- **Problem details**
This task requires every entry to be set down again exactly.

Saved data entries:
================================

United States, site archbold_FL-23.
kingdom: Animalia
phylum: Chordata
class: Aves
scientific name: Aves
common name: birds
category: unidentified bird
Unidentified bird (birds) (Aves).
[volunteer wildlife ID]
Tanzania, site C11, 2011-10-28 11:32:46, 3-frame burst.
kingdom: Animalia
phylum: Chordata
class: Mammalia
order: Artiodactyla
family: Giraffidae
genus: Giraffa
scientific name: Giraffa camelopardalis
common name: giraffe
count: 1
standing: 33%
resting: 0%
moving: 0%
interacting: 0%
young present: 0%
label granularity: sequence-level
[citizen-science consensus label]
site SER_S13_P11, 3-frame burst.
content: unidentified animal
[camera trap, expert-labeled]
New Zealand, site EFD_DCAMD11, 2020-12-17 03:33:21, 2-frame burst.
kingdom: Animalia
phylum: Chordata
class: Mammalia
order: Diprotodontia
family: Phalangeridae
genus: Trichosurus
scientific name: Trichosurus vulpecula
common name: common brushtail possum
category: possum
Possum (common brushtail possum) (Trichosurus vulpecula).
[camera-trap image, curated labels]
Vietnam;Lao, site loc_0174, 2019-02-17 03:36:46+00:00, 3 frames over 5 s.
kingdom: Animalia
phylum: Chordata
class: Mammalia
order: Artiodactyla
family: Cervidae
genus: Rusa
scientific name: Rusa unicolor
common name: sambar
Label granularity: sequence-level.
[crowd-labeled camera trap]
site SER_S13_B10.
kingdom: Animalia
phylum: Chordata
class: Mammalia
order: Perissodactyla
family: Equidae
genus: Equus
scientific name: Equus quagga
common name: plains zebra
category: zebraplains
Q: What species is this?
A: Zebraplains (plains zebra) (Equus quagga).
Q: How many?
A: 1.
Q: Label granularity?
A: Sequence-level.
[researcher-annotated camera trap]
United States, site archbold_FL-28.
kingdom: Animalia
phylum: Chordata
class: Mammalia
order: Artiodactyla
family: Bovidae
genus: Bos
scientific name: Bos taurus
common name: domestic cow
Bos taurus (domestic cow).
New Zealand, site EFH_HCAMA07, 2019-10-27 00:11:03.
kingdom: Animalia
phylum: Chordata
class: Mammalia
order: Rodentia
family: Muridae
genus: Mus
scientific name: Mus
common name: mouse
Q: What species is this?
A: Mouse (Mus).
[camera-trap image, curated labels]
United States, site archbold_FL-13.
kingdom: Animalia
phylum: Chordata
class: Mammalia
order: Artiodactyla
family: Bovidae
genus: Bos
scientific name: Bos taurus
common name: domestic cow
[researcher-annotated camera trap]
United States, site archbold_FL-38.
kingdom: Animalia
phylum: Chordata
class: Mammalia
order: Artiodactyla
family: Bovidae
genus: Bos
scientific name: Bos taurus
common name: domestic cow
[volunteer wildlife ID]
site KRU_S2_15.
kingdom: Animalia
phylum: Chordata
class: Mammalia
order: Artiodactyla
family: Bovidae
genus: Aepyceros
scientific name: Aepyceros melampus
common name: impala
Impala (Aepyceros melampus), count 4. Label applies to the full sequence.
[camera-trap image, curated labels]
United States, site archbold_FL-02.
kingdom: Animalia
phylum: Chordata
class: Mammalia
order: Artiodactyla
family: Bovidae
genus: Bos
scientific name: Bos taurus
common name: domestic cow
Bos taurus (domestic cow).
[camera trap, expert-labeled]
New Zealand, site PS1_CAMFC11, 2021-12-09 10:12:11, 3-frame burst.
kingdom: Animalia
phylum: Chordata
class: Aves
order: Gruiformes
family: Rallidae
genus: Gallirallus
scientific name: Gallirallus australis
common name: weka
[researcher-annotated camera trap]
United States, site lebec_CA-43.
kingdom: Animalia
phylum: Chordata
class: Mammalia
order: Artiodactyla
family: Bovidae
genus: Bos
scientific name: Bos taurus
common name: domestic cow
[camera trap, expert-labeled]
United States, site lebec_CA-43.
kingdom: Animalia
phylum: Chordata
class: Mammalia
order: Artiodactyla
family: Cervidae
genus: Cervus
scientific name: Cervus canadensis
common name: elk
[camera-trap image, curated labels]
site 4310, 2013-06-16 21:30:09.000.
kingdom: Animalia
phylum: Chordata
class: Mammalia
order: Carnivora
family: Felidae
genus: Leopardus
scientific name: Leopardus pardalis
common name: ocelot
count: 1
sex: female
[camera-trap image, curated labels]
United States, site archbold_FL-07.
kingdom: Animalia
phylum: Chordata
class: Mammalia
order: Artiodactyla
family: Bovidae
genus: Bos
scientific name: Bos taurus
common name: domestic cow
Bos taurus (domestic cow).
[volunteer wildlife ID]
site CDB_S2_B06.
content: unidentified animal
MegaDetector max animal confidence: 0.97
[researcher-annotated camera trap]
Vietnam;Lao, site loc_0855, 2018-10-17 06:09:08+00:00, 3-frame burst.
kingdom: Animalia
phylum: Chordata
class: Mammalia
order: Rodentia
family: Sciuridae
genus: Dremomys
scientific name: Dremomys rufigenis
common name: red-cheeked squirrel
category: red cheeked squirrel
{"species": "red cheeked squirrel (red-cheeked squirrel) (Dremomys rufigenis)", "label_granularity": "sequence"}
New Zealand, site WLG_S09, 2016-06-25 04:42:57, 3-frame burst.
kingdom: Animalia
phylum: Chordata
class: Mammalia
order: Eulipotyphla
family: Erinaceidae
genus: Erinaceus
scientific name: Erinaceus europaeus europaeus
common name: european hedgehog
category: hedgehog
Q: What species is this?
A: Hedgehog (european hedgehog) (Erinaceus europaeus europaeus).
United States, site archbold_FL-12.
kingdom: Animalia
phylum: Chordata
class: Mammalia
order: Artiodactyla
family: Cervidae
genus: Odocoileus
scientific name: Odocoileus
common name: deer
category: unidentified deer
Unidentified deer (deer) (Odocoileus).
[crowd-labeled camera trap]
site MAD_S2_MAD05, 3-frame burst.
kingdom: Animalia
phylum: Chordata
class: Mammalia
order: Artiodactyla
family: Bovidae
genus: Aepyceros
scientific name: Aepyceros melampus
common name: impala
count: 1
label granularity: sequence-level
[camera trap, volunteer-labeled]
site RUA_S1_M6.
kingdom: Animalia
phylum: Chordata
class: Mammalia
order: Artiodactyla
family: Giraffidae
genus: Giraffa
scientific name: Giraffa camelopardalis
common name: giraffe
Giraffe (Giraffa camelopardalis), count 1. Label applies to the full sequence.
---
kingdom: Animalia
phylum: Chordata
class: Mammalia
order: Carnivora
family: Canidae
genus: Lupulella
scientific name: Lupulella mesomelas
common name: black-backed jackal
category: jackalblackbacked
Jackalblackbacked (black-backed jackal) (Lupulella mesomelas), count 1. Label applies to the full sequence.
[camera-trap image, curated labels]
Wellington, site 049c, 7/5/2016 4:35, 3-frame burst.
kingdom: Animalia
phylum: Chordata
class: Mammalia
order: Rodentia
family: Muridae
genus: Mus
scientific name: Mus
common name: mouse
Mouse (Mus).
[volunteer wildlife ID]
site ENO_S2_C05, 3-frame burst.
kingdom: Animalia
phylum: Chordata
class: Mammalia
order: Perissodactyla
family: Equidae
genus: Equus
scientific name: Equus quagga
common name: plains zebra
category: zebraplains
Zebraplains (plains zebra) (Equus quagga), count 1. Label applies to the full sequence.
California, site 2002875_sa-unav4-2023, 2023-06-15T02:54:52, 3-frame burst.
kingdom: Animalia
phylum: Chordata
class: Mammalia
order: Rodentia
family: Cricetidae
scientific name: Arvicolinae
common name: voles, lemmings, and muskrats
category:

================================

- **Answer below**
United States, site archbold_FL-23.
kingdom: Animalia
phylum: Chordata
class: Aves
scientific name: Aves
common name: birds
category: unidentified bird
Unidentified bird (birds) (Aves).
[volunteer wildlife ID]
Tanzania, site C11, 2011-10-28 11:32:46, 3-frame burst.
kingdom: Animalia
phylum: Chordata
class: Mammalia
order: Artiodactyla
family: Giraffidae
genus: Giraffa
scientific name: Giraffa camelopardalis
common name: giraffe
count: 1
standing: 33%
resting: 0%
moving: 0%
interacting: 0%
young present: 0%
label granularity: sequence-level
[citizen-science consensus label]
site SER_S13_P11, 3-frame burst.
content: unidentified animal
[camera trap, expert-labeled]
New Zealand, site EFD_DCAMD11, 2020-12-17 03:33:21, 2-frame burst.
kingdom: Animalia
phylum: Chordata
class: Mammalia
order: Diprotodontia
family: Phalangeridae
genus: Trichosurus
scientific name: Trichosurus vulpecula
common name: common brushtail possum
category: possum
Possum (common brushtail possum) (Trichosurus vulpecula).
[camera-trap image, curated labels]
Vietnam;Lao, site loc_0174, 2019-02-17 03:36:46+00:00, 3 frames over 5 s.
kingdom: Animalia
phylum: Chordata
class: Mammalia
order: Artiodactyla
family: Cervidae
genus: Rusa
scientific name: Rusa unicolor
common name: sambar
Label granularity: sequence-level.
[crowd-labeled camera trap]
site SER_S13_B10.
kingdom: Animalia
phylum: Chordata
class: Mammalia
order: Perissodactyla
family: Equidae
genus: Equus
scientific name: Equus quagga
common name: plains zebra
category: zebraplains
Q: What species is this?
A: Zebraplains (plains zebra) (Equus quagga).
Q: How many?
A: 1.
Q: Label granularity?
A: Sequence-level.
[researcher-annotated camera trap]
United States, site archbold_FL-28.
kingdom: Animalia
phylum: Chordata
class: Mammalia
order: Artiodactyla
family: Bovidae
genus: Bos
scientific name: Bos taurus
common name: domestic cow
Bos taurus (domestic cow).
New Zealand, site EFH_HCAMA07, 2019-10-27 00:11:03.
kingdom: Animalia
phylum: Chordata
class: Mammalia
order: Rodentia
family: Muridae
genus: Mus
scientific name: Mus
common name: mouse
Q: What species is this?
A: Mouse (Mus).
[camera-trap image, curated labels]
United States, site archbold_FL-13.
kingdom: Animalia
phylum: Chordata
class: Mammalia
order: Artiodactyla
family: Bovidae
genus: Bos
scientific name: Bos taurus
common name: domestic cow
[researcher-annotated camera trap]
United States, site archbold_FL-38.
kingdom: Animalia
phylum: Chordata
class: Mammalia
order: Artiodactyla
family: Bovidae
genus: Bos
scientific name: Bos taurus
common name: domestic cow
[volunteer wildlife ID]
site KRU_S2_15.
kingdom: Animalia
phylum: Chordata
class: Mammalia
order: Artiodactyla
family: Bovidae
genus: Aepyceros
scientific name: Aepyceros melampus
common name: impala
Impala (Aepyceros melampus), count 4. Label applies to the full sequence.
[camera-trap image, curated labels]
United States, site archbold_FL-02.
kingdom: Animalia
phylum: Chordata
class: Mammalia
order: Artiodactyla
family: Bovidae
genus: Bos
scientific name: Bos taurus
common name: domestic cow
Bos taurus (domestic cow).
[camera trap, expert-labeled]
New Zealand, site PS1_CAMFC11, 2021-12-09 10:12:11, 3-frame burst.
kingdom: Animalia
phylum: Chordata
class: Aves
order: Gruiformes
family: Rallidae
genus: Gallirallus
scientific name: Gallirallus australis
common name: weka
[researcher-annotated camera trap]
United States, site lebec_CA-43.
kingdom: Animalia
phylum: Chordata
class: Mammalia
order: Artiodactyla
family: Bovidae
genus: Bos
scientific name: Bos taurus
common name: domestic cow
[camera trap, expert-labeled]
United States, site lebec_CA-43.
kingdom: Animalia
phylum: Chordata
class: Mammalia
order: Artiodactyla
family: Cervidae
genus: Cervus
scientific name: Cervus canadensis
common name: elk
[camera-trap image, curated labels]
site 4310, 2013-06-16 21:30:09.000.
kingdom: Animalia
phylum: Chordata
class: Mammalia
order: Carnivora
family: Felidae
genus: Leopardus
scientific name: Leopardus pardalis
common name: ocelot
count: 1
sex: female
[camera-trap image, curated labels]
United States, site archbold_FL-07.
kingdom: Animalia
phylum: Chordata
class: Mammalia
order: Artiodactyla
family: Bovidae
genus: Bos
scientific name: Bos taurus
common name: domestic cow
Bos taurus (domestic cow).
[volunteer wildlife ID]
site CDB_S2_B06.
content: unidentified animal
MegaDetector max animal confidence: 0.97
[researcher-annotated camera trap]
Vietnam;Lao, site loc_0855, 2018-10-17 06:09:08+00:00, 3-frame burst.
kingdom: Animalia
phylum: Chordata
class: Mammalia
order: Rodentia
family: Sciuridae
genus: Dremomys
scientific name: Dremomys rufigenis
common name: red-cheeked squirrel
category: red cheeked squirrel
{"species": "red cheeked squirrel (red-cheeked squirrel) (Dremomys rufigenis)", "label_granularity": "sequence"}
New Zealand, site WLG_S09, 2016-06-25 04:42:57, 3-frame burst.
kingdom: Animalia
phylum: Chordata
class: Mammalia
order: Eulipotyphla
family: Erinaceidae
genus: Erinaceus
scientific name: Erinaceus europaeus europaeus
common name: european hedgehog
category: hedgehog
Q: What species is this?
A: Hedgehog (european hedgehog) (Erinaceus europaeus europaeus).
United States, site archbold_FL-12.
kingdom: Animalia
phylum: Chordata
class: Mammalia
order: Artiodactyla
family: Cervidae
genus: Odocoileus
scientific name: Odocoileus
common name: deer
category: unidentified deer
Unidentified deer (deer) (Odocoileus).
[crowd-labeled camera trap]
site MAD_S2_MAD05, 3-frame burst.
kingdom: Animalia
phylum: Chordata
class: Mammalia
order: Artiodactyla
family: Bovidae
genus: Aepyceros
scientific name: Aepyceros melampus
common name: impala
count: 1
label granularity: sequence-level
[camera trap, volunteer-labeled]
site RUA_S1_M6.
kingdom: Animalia
phylum: Chordata
class: Mammalia
order: Artiodactyla
family: Giraffidae
genus: Giraffa
scientific name: Giraffa camelopardalis
common name: giraffe
Giraffe (Giraffa camelopardalis), count 1. Label applies to the full sequence.
---
kingdom: Animalia
phylum: Chordata
class: Mammalia
order: Carnivora
family: Canidae
genus: Lupulella
scientific name: Lupulella mesomelas
common name: black-backed jackal
category: jackalblackbacked
Jackalblackbacked (black-backed jackal) (Lupulella mesomelas), count 1. Label applies to the full sequence.
[camera-trap image, curated labels]
Wellington, site 049c, 7/5/2016 4:35, 3-frame burst.
kingdom: Animalia
phylum: Chordata
class: Mammalia
order: Rodentia
family: Muridae
genus: Mus
scientific name: Mus
common name: mouse
Mouse (Mus).
[volunteer wildlife ID]
site ENO_S2_C05, 3-frame burst.
kingdom: Animalia
phylum: Chordata
class: Mammalia
order: Perissodactyla
family: Equidae
genus: Equus
scientific name: Equus quagga
common name: plains zebra
category: zebraplains
Zebraplains (plains zebra) (Equus quagga), count 1. Label applies to the full sequence.
California, site 2002875_sa-unav4-2023, 2023-06-15T02:54:52, 3-frame burst.
kingdom: Animalia
phylum: Chordata
class: Mammalia
order: Rodentia
family: Cricetidae
scientific name: Arvicolinae
common name: voles, lemmings, and muskrats
category:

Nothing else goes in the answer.